Vous avez sorti un premier CD en 2004, "Back to the Swamp". Pourquoi seulement aujourd'hui ?
Quand j'ai commencé à vouloir travailler d'avantage comme interprète, un enregistrement est devenu plus important pour assurer des dates. Au départ, c'était le but principal mais après avoir quitté les Beat Daddys, j'ai commencé à vouloir faire quelque chose que mes enfants pourraient écouter et peut-être comprendre mieux ce qu'est leur père. J'ai perdu mon père et je sens qu'il y a tant de choses que j'aimerais savoir de lui. J'ai donc voulu un enregistrement pour mes filles.

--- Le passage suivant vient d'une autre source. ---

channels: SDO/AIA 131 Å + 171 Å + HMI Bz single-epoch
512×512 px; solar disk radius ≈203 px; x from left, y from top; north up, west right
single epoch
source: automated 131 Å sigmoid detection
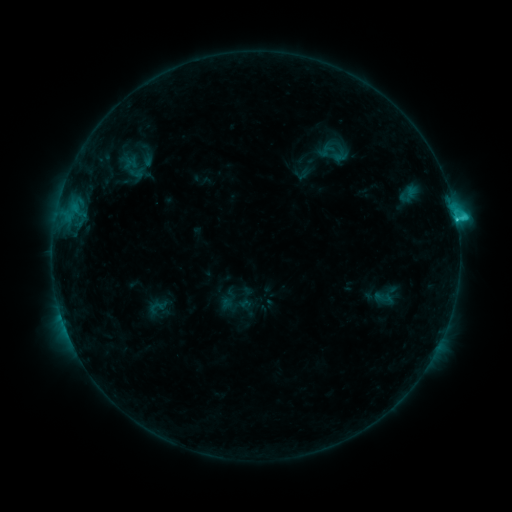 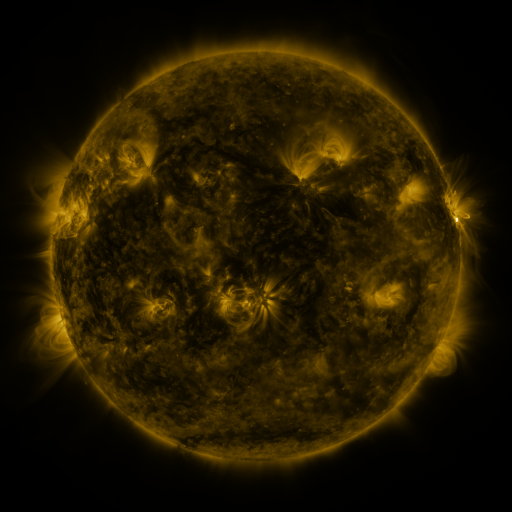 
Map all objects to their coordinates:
sigmoid: (384, 298)
sigmoid: (157, 307)
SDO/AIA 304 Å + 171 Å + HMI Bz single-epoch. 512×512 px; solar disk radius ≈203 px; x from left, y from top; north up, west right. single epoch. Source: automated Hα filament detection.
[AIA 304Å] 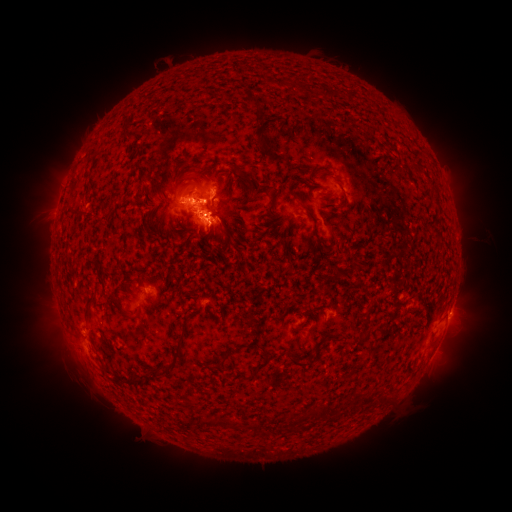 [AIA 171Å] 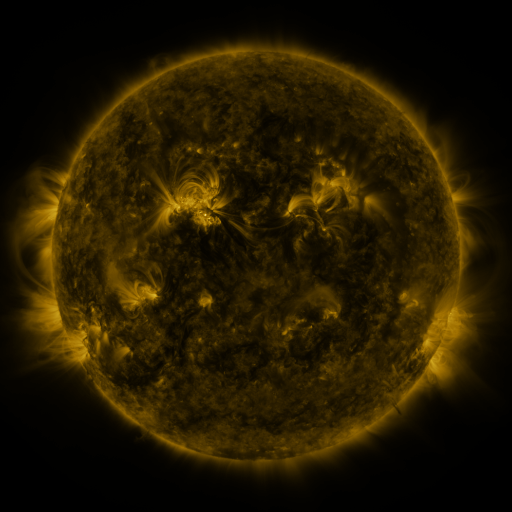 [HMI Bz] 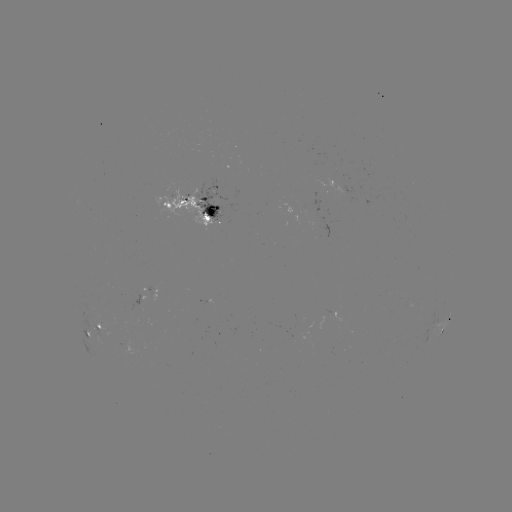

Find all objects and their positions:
filament: (254, 102)
filament: (260, 140)
filament: (277, 157)
filament: (298, 197)
filament: (306, 209)
filament: (148, 224)
filament: (139, 310)
filament: (87, 314)
filament: (228, 351)
filament: (176, 355)
filament: (295, 360)
filament: (260, 366)
filament: (245, 378)
filament: (328, 409)
filament: (227, 423)
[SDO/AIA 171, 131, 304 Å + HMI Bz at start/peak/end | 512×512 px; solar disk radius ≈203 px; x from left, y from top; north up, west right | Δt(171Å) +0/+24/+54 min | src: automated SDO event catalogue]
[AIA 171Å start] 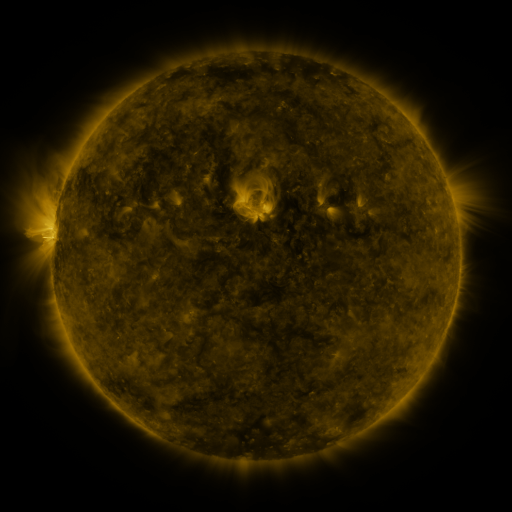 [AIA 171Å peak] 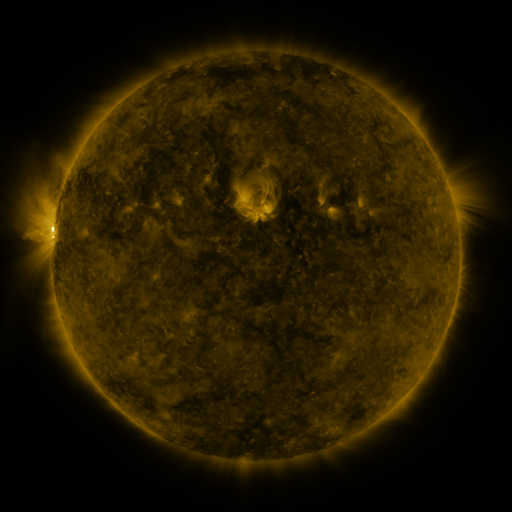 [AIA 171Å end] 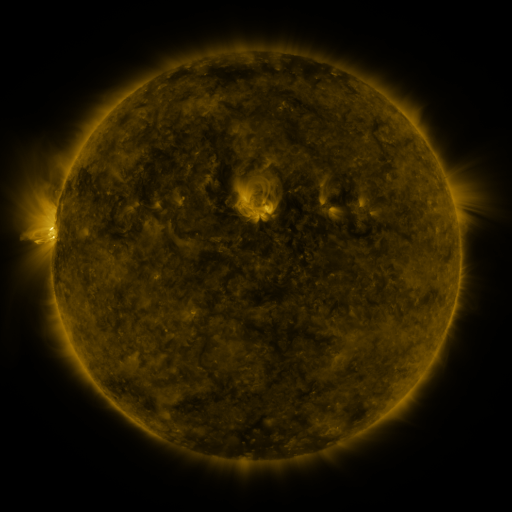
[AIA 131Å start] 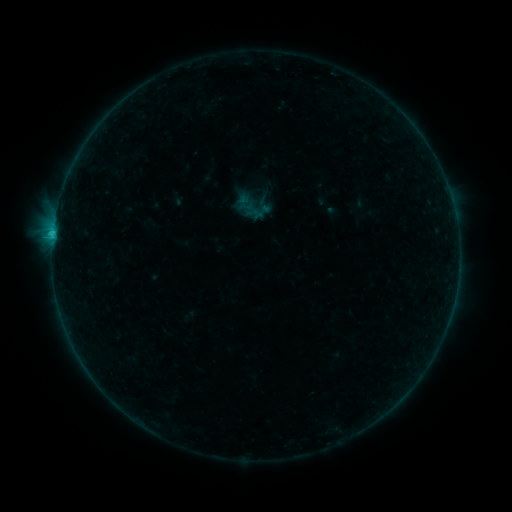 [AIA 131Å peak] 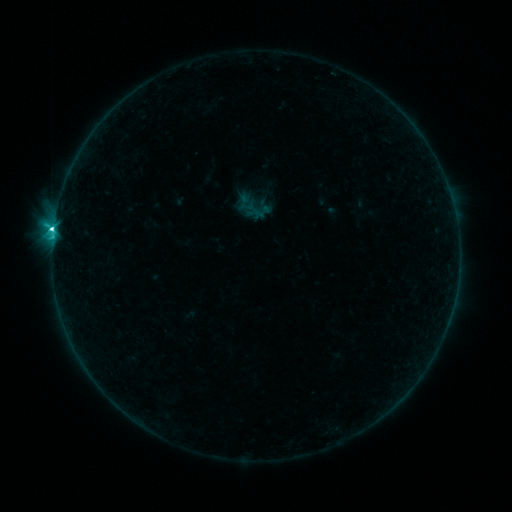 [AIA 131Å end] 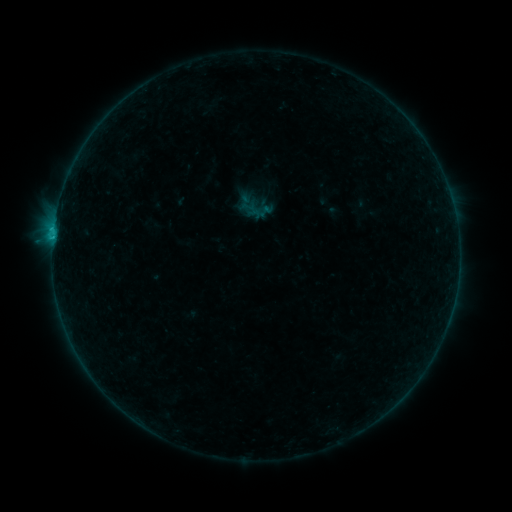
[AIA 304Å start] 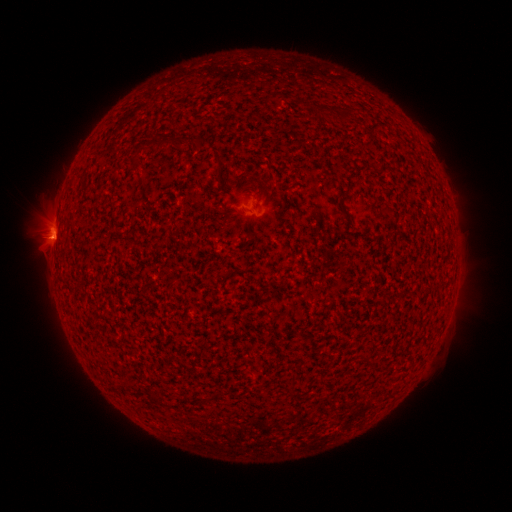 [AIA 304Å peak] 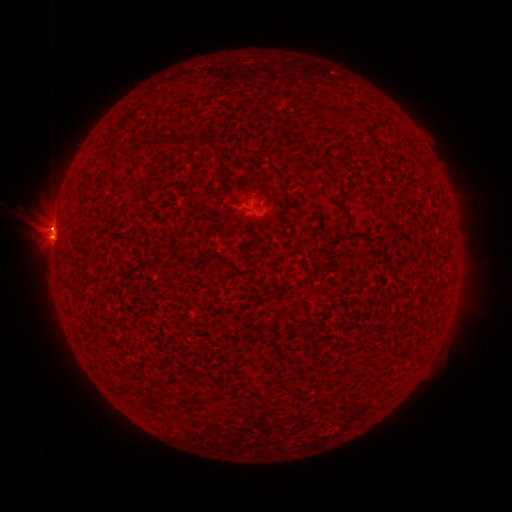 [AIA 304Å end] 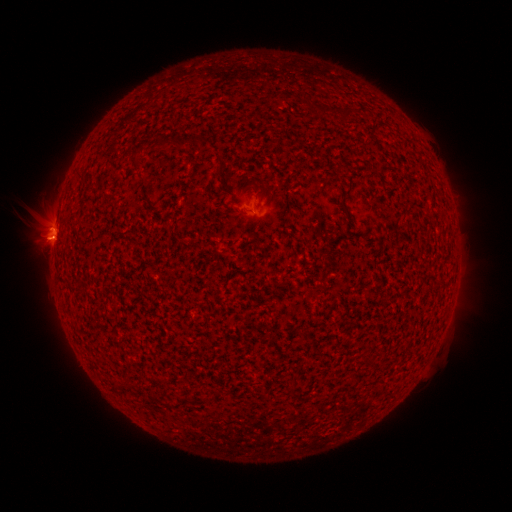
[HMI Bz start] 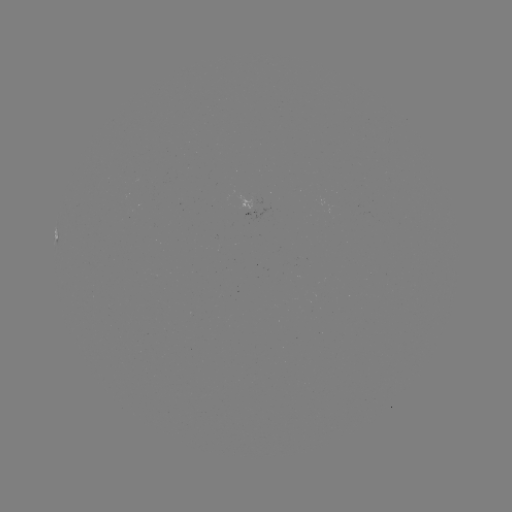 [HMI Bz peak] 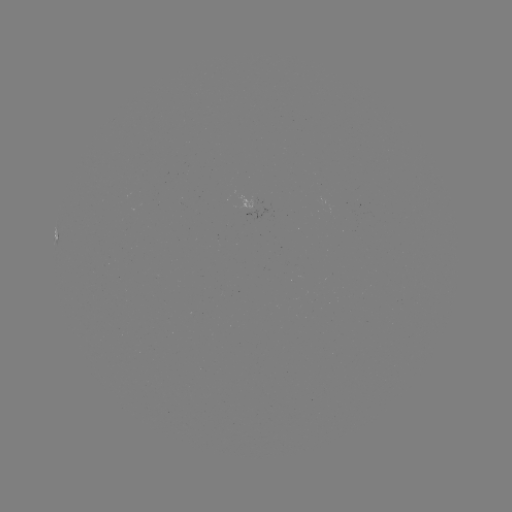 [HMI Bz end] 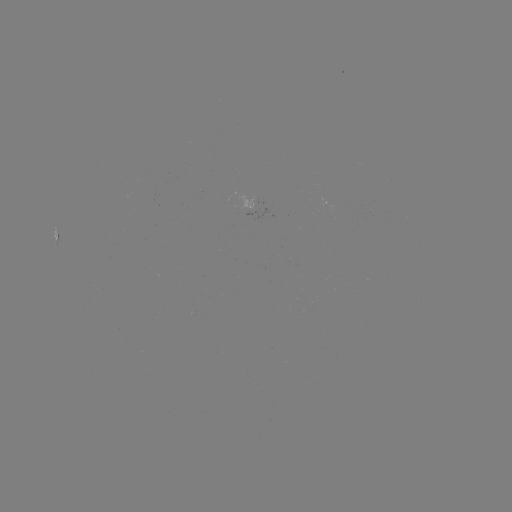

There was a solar filament eruption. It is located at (41, 221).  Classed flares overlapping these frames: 1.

C'est vraiment surprenant comme ce CD semble aller plus loin que je ne l'avais prévu à l'origine. Je n'ai jamais attendu qu'il devienne un hit géant mais la façon dont il a été reçu a ouvert pour moi tant de portes pour des opportunités de reprendre une carrière active d'artiste.
Le style de ce disque est du blues acoustique avec d'autres composants comme le gospel. Pouvez-vous nous en donner les raisons ?
Bon, j'ai écouté et joué pas mal de musique dans ma vie. Comme adolescent, c'était du gospel et du rock and roll. Comme jeune homme revenant du Vietnam, c'était la soul et le rock. Au milieu de ça, le blues a toujours été à la racine de toute la musique que j'ai jouée. Je pense donc que si je devais faire de la musique honnête, toutes ces influences devaient y figurer.
J'ai choisi de le faire en acoustique parce que je voulais le faire d'une manière qui ne soit pas seulement orienté roots mais d'une manière qui me permette d'utiliser ma voix comme mon instrument. C'est pourquoi j'ai fait le morceau "Gospel According to the Blues" a capella. Je ne voulais pas seulement m'appuyer fortement sur ma voix mais je voulais aussi que dans ses paroles elle raconte un peu d'où je viens.
Sur ce disque, parmi les musiciens, on peut noter votre frère Dennis, l'ancien clavier de Jackson Highway Tommy Patterson (à l'harmonica), Johnny Neel et Chris Anderson des Outlaws ; Comment se fait-il que Chris joue avec vous ?
Johnny et Chris travaillent pas mal ensemble et Dennis utilise pas mal Chris en sessions. Quand, au début, j'ai décidé de faire un disque acoustique, j'ai d'abord voulu engager Jack Pearson (Allman Brothers) pour jouer de la resonator parce que j'aime le boulot qu'il a fait sur le CD de Jimmy Hall "Rendezvous with the Blues". Johnny et Jack étaient prévus pour la session live et nous choisîmes trois titres pour commencer. Jack a été appelé pour une session "d'équipe A" et c'est tombé le même jour que la mienne.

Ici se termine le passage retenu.